### Exercise set
**a.** Using the passage on Malabon, explain in one to three sentences why the new city hall building was called a "potential business center of the city."
**b.** Continue the passage on Malabon from its final sentence.
── Exercise text
On April 21, 2008, Malabon's newly constructed 11-story city hall building along F. Sevilla Boulevard in Barangay San Agustin, was inaugurated by Gloria Macapagal Arroyo on Malabon's 7th City anniversary. It was dubbed as a "potential business center of the city," a one-stop shop for government transactions, due to its state-of-the-art facilities such as 3 high-speed elevators and the new city hall building and its offices' "digital system."

=== Elected Officials ===

2025-Present
| Name | Party |  |
House of Representatives
| Antolin Oreta III |  | NUP |
City Mayor
| Jeannie Sandoval |  | Nacionalista |
City Vice Mayor
| Edward Nolasco |  | Lakas |
City Councilors
First District
| Maricar Torres |  | Nacionalista |
| Ian Emmanuel Borja |  | Nacionalista |
| Ma. Anna Lizza Yambao |  | UNA |
| Paulo Oreta |  | PMP |
| Genaro Bernardo |  | PFP |
| Payapa Ona |  | Nacionalista |
Second District
| Jose Lorenzo Oreta |  | NUP |
| Nadja Marie Vicencio |  | PMP |
| Jasper Kevin Cruz |  | Lakas |
| Edralin Yanga |  | PFP |
| Sofronia Lim |  | NPC |
| Romualdo Cunanan |  | PDP |
Ex Officio City Council Members
| ABC President | Ejercito Aquino (Flores) |  |  |
| SK President | Patrick A. De Guzman (San Agustin) |  |  |

== Tourism ==
The Malabon City Tourism Office launched the Malabon Tricycle Tours in December 2014. The tours take visitors to eight heritage sites including the newly renovated 400-year-old San Bartolome Church as well as to notable heritage houses like the Raymundo House and Ibaviosa House.
────
── Source information
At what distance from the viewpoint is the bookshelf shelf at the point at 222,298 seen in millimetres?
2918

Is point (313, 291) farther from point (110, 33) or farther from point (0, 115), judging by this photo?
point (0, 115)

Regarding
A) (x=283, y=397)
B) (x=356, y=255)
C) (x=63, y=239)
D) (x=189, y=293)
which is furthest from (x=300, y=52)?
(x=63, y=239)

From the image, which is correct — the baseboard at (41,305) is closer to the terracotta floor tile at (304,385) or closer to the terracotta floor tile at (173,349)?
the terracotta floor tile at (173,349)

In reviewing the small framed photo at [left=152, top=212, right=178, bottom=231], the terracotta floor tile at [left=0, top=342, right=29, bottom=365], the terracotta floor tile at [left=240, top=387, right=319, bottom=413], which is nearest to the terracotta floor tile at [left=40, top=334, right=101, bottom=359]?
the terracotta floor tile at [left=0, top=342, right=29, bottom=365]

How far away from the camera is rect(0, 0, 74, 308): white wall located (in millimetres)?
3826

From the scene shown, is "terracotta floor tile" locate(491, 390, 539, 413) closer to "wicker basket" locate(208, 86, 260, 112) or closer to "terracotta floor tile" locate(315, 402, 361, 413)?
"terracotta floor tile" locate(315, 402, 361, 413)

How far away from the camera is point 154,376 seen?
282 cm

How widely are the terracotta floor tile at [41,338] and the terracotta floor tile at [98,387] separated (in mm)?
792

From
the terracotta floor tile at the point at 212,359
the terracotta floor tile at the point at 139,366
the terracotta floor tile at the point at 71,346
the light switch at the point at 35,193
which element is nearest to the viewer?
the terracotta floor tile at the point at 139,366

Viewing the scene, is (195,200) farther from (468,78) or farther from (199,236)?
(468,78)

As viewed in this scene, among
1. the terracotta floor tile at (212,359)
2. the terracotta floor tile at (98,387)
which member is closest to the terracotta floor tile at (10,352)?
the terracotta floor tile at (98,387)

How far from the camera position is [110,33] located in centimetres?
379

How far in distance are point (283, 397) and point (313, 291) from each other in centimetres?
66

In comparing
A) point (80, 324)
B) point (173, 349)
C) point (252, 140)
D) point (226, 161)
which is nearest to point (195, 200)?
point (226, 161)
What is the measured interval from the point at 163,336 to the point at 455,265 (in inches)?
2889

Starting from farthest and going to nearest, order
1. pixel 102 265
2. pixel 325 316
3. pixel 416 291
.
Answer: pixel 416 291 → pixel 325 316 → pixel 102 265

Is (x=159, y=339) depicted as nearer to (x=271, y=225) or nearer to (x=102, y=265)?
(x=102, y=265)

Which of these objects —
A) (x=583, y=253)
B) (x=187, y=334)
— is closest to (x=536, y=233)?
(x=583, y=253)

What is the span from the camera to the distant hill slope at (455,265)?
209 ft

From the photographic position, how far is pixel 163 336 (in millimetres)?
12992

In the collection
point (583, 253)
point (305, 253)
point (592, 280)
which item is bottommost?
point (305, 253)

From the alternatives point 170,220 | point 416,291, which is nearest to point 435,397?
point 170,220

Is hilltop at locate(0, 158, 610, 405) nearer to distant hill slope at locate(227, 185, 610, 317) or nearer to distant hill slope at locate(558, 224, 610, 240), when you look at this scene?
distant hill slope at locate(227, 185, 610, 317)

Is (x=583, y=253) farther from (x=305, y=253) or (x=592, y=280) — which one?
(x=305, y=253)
────
### Task answers
**a.** The building was described as a one-stop shop for government transactions because of its state-of-the-art facilities. These included three high-speed elevators and the "digital system" of the new city hall and its offices.

**b.**
On March 14, 2015, the tours started to offer visitors a unique gastronomic experience through visits to the city's home-based eateries. This culinary aspect was the brainchild of current Mayor Antolin Oreta III's wife Melissa Oreta, the next mayor of Malabon.

The Malabon Zoo and Aquarium, located in Potrero, is a small zoo that features an array of caged animals, along with an aquarium and gardens.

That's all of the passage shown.